TEXT PROVIDED START
1. Introduction

Consider an ensemble \(\{|\psi_i\rangle, p_i\}_{i=1}^N\) of pure linearly independent quantum states \(\{|\psi_i\rangle\}_{i=1}^N\) with probabilities \(\{p_i\}_{i=1}^N\) in a Hilbert space \(\mathcal{H}\) of dimension \(N\). It is well known that if these states are not mutually orthogonal, then their reliable discrimination is impossible. However, one can perform unambiguous state discrimination (USD), which in case of success provides full information on the signal, but sometimes it randomly gives an inconclusive result, which indicates failure [8, 6, 11].

Such a measurement is defined by a positive operator-valued measure (POVM) \(\Pi=\{\Pi_i\}_{i=0}^N\), in which the elements corresponding to conclusive results are given by

$$ \Pi_i = \eta_i|\psi_i^\perp\rangle\langle\psi_i^\perp|, \qquad i=1,\dots,N,$$
(1.1)

where \(|\psi_i^\perp\rangle\) is the projection onto the orthogonal complement of the space spanned by the states \(\{|\psi_k\rangle\}\) with \(k\neq i\). The element \(\Pi_0 = I - \sum_{i=1}^N \Pi_i\) of the observable corresponds to an inconclusive result, and we should have \(\Pi_0\geq 0\). Each conclusive element \(\Pi_i\) corresponds to a state \(|\psi_i\rangle\), since the probability of outcome \(i\) when another state is measured is zero:

$$p(i|j) = \operatorname{Tr} (\Pi_i |\psi_j\rangle\langle\psi_j|) = \eta_i |\langle\psi_i^\perp|\psi_j\rangle|^2 = p_i^{ \textrm{succ} }\delta_{ij}.$$

The quantity

$$ p_i^{ \textrm{succ} } = \eta_i |\langle\psi_i^\perp|\psi_i\rangle|^2$$
(1.2)

in this expression is the probability of a successful (conclusive) outcome for the state \(|\psi_i\rangle\), and this quantity depends on the coefficient \(\eta_i\).

One of the important longstanding problems was to construct an optimal unambiguous discrimination of states, i.e., to find the coefficients \(\{\eta_i\}_{i=1}^N\) that maximize the average success probability

$$ P^{ \textrm{succ} } = \sum_{i=1}^N p_i^{} \kern1pt p_i^{ \textrm{succ} }$$
(1.3)
TEXT PROVIDED END
RAW DATA START
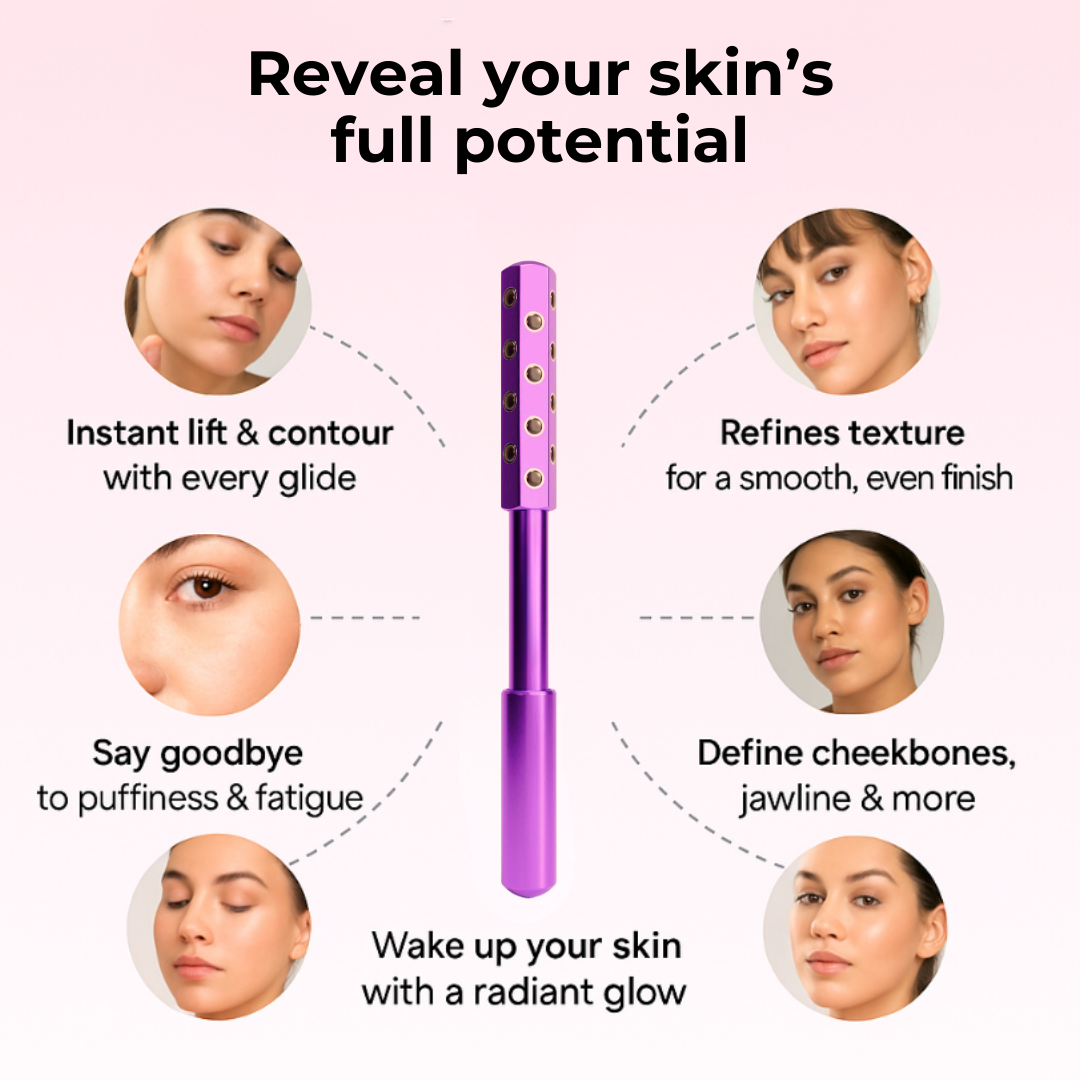 ContourWand Face Roller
RAW DATA END
> QUESTIONS:
A - Print the passage of the introduction on unambiguous state discrimination starting at "where \(|\psi_i^\perp\rangle\) is" and ending at "the coefficient \(\eta_i\).".
B - List every equation number shown in parentheses in the introduction on unambiguous state discrimination.

> ANSWERS:
A -
where \(|\psi_i^\perp\rangle\) is the projection onto the orthogonal complement of the space spanned by the states \(\{|\psi_k\rangle\}\) with \(k\neq i\). The element \(\Pi_0 = I - \sum_{i=1}^N \Pi_i\) of the observable corresponds to an inconclusive result, and we should have \(\Pi_0\geq 0\). Each conclusive element \(\Pi_i\) corresponds to a state \(|\psi_i\rangle\), since the probability of outcome \(i\) when another state is measured is zero:

$$p(i|j) = \operatorname{Tr} (\Pi_i |\psi_j\rangle\langle\psi_j|) = \eta_i |\langle\psi_i^\perp|\psi_j\rangle|^2 = p_i^{ \textrm{succ} }\delta_{ij}.$$

The quantity

$$ p_i^{ \textrm{succ} } = \eta_i |\langle\psi_i^\perp|\psi_i\rangle|^2$$
(1.2)

in this expression is the probability of a successful (conclusive) outcome for the state \(|\psi_i\rangle\), and this quantity depends on the coefficient \(\eta_i\).

B - (1.1), (1.2), (1.3)